━━━━━ Data for processing ━━━━━
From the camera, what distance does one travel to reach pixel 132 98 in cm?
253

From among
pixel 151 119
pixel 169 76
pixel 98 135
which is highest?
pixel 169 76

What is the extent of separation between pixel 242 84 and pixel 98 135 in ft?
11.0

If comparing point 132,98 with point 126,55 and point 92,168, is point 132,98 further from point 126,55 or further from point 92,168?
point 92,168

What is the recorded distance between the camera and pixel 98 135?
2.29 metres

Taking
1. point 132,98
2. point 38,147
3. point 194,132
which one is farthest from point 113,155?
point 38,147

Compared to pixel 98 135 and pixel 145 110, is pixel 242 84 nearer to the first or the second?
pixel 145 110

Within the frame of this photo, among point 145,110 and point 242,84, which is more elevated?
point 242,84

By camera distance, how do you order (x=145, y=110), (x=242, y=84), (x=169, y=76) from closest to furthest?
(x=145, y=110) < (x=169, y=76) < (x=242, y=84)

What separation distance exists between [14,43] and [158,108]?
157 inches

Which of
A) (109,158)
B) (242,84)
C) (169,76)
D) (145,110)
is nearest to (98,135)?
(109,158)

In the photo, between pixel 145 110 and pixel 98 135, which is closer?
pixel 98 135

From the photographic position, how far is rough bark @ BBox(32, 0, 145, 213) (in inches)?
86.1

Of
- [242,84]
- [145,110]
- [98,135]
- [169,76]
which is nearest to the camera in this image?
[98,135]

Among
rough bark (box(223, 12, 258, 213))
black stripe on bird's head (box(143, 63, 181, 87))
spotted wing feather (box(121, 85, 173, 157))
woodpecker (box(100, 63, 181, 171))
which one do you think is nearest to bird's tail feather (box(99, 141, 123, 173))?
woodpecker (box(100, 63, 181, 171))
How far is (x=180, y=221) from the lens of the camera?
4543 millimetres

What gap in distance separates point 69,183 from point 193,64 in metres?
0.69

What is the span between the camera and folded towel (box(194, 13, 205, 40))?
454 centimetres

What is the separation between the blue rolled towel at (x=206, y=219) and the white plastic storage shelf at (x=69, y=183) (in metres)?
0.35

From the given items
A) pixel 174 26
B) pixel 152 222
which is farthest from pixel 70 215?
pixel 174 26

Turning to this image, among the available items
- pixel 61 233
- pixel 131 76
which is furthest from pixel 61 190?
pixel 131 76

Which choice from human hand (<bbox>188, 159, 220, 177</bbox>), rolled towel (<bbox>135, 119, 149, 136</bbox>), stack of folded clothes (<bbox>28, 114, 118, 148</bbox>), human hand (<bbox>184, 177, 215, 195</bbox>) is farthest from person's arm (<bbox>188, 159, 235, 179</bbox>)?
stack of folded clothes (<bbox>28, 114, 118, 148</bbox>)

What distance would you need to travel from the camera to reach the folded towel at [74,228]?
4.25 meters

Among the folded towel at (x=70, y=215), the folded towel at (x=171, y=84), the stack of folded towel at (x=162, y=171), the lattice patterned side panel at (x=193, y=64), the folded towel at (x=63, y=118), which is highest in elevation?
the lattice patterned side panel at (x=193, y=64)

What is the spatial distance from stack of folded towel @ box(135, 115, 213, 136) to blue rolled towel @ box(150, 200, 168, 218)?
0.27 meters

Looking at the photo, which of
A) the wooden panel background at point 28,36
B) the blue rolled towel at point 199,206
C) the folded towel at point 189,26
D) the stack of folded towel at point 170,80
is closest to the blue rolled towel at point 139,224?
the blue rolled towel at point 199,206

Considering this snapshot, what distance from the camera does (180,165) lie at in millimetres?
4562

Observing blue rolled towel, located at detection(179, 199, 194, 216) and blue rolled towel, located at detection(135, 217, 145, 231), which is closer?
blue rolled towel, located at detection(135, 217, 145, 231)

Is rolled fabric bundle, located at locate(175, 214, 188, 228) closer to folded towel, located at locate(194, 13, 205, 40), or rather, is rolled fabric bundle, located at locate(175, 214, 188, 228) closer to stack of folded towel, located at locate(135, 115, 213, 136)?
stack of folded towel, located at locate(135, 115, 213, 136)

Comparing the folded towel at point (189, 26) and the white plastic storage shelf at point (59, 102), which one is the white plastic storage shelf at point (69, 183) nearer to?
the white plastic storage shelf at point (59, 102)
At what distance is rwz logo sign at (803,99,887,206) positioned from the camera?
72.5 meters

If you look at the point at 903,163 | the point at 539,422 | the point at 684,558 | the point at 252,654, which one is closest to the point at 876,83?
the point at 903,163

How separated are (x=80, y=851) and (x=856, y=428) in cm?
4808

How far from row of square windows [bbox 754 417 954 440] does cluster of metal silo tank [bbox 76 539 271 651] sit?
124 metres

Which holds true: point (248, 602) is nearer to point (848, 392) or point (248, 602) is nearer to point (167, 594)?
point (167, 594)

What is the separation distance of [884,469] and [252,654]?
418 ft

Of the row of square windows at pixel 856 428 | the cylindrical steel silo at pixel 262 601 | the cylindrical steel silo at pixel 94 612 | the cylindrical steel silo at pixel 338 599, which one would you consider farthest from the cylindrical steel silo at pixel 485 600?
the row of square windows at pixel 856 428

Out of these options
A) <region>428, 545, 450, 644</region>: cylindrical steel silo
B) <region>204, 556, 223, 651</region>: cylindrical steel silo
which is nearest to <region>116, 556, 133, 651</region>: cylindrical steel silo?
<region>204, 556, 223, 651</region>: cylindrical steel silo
━━━━━
▸ **Problem details**: From the records above, extract every entry exactly as given.

▸ **The solution**:
From the camera, what distance does one travel to reach pixel 132 98 in cm?
253

From among
pixel 151 119
pixel 169 76
pixel 98 135
which is highest?
pixel 169 76

What is the extent of separation between pixel 242 84 and pixel 98 135 in ft?
11.0

If comparing point 132,98 with point 126,55 and point 92,168, is point 132,98 further from point 126,55 or further from point 92,168?
point 92,168

What is the recorded distance between the camera and pixel 98 135?
2.29 metres

Taking
1. point 132,98
2. point 38,147
3. point 194,132
which one is farthest from point 113,155?
point 38,147

Compared to pixel 98 135 and pixel 145 110, is pixel 242 84 nearer to the first or the second?
pixel 145 110

Within the frame of this photo, among point 145,110 and point 242,84, which is more elevated?
point 242,84

By camera distance, how do you order (x=145, y=110), (x=242, y=84), (x=169, y=76) from closest to furthest?
(x=145, y=110) < (x=169, y=76) < (x=242, y=84)

What separation distance exists between [14,43] and [158,108]?
157 inches

Which of
A) (109,158)
B) (242,84)
C) (169,76)
D) (145,110)
is nearest to (98,135)?
(109,158)

In the photo, between pixel 145 110 and pixel 98 135, which is closer?
pixel 98 135

From the photographic position, how far is rough bark @ BBox(32, 0, 145, 213) (in inches)?
86.1

Of
- [242,84]
- [145,110]
- [98,135]
- [169,76]
which is nearest to the camera in this image?
[98,135]

Among
rough bark (box(223, 12, 258, 213))
black stripe on bird's head (box(143, 63, 181, 87))
spotted wing feather (box(121, 85, 173, 157))
woodpecker (box(100, 63, 181, 171))
which one do you think is nearest to bird's tail feather (box(99, 141, 123, 173))?
woodpecker (box(100, 63, 181, 171))
How far is (x=180, y=221) from the lens of the camera?
4543 millimetres

What gap in distance separates point 69,183 from point 193,64 in metres?
0.69

What is the span between the camera and folded towel (box(194, 13, 205, 40))?
454 centimetres

What is the separation between the blue rolled towel at (x=206, y=219) and the white plastic storage shelf at (x=69, y=183) (in metres)?
0.35

From the given items
A) pixel 174 26
B) pixel 152 222
which is farthest from pixel 70 215?
pixel 174 26

Turning to this image, among the available items
- pixel 61 233
- pixel 131 76
which is furthest from pixel 61 190?
pixel 131 76

Which choice from human hand (<bbox>188, 159, 220, 177</bbox>), rolled towel (<bbox>135, 119, 149, 136</bbox>), stack of folded clothes (<bbox>28, 114, 118, 148</bbox>), human hand (<bbox>184, 177, 215, 195</bbox>) is farthest from person's arm (<bbox>188, 159, 235, 179</bbox>)?
stack of folded clothes (<bbox>28, 114, 118, 148</bbox>)

What distance would you need to travel from the camera to reach the folded towel at [74,228]?
4.25 meters

Among the folded towel at (x=70, y=215), the folded towel at (x=171, y=84), the stack of folded towel at (x=162, y=171), the lattice patterned side panel at (x=193, y=64), the folded towel at (x=63, y=118), which is highest in elevation?
the lattice patterned side panel at (x=193, y=64)

What is the spatial distance from stack of folded towel @ box(135, 115, 213, 136) to blue rolled towel @ box(150, 200, 168, 218)?
0.27 meters

Looking at the photo, which of
A) the wooden panel background at point 28,36
B) the blue rolled towel at point 199,206
C) the folded towel at point 189,26
D) the stack of folded towel at point 170,80
is closest to the blue rolled towel at point 139,224?
the blue rolled towel at point 199,206

Considering this snapshot, what distance from the camera does (180,165) lie at in millimetres?
4562

Observing blue rolled towel, located at detection(179, 199, 194, 216) and blue rolled towel, located at detection(135, 217, 145, 231), which is closer?
blue rolled towel, located at detection(135, 217, 145, 231)

Is rolled fabric bundle, located at locate(175, 214, 188, 228) closer to folded towel, located at locate(194, 13, 205, 40), or rather, is rolled fabric bundle, located at locate(175, 214, 188, 228) closer to stack of folded towel, located at locate(135, 115, 213, 136)?
stack of folded towel, located at locate(135, 115, 213, 136)

Comparing the folded towel at point (189, 26) and the white plastic storage shelf at point (59, 102), which one is the white plastic storage shelf at point (69, 183) nearer to?
the white plastic storage shelf at point (59, 102)
At what distance is rwz logo sign at (803,99,887,206) positioned from the camera?
72.5 meters

If you look at the point at 903,163 | the point at 539,422 | the point at 684,558 | the point at 252,654, which one is closest to the point at 876,83?
the point at 903,163

How separated are (x=80, y=851) and (x=856, y=428) in cm?
4808

How far from row of square windows [bbox 754 417 954 440] does cluster of metal silo tank [bbox 76 539 271 651] sit?
124 metres

Which holds true: point (248, 602) is nearer to point (848, 392) or point (248, 602) is nearer to point (167, 594)?
point (167, 594)

What is the separation distance of [884,469] and [252,654]?
418 ft

Of the row of square windows at pixel 856 428 | the cylindrical steel silo at pixel 262 601 | the cylindrical steel silo at pixel 94 612 | the cylindrical steel silo at pixel 338 599, which one would you consider farthest from the cylindrical steel silo at pixel 485 600?
the row of square windows at pixel 856 428

Out of these options
A) <region>428, 545, 450, 644</region>: cylindrical steel silo
B) <region>204, 556, 223, 651</region>: cylindrical steel silo
which is nearest to <region>116, 556, 133, 651</region>: cylindrical steel silo?
<region>204, 556, 223, 651</region>: cylindrical steel silo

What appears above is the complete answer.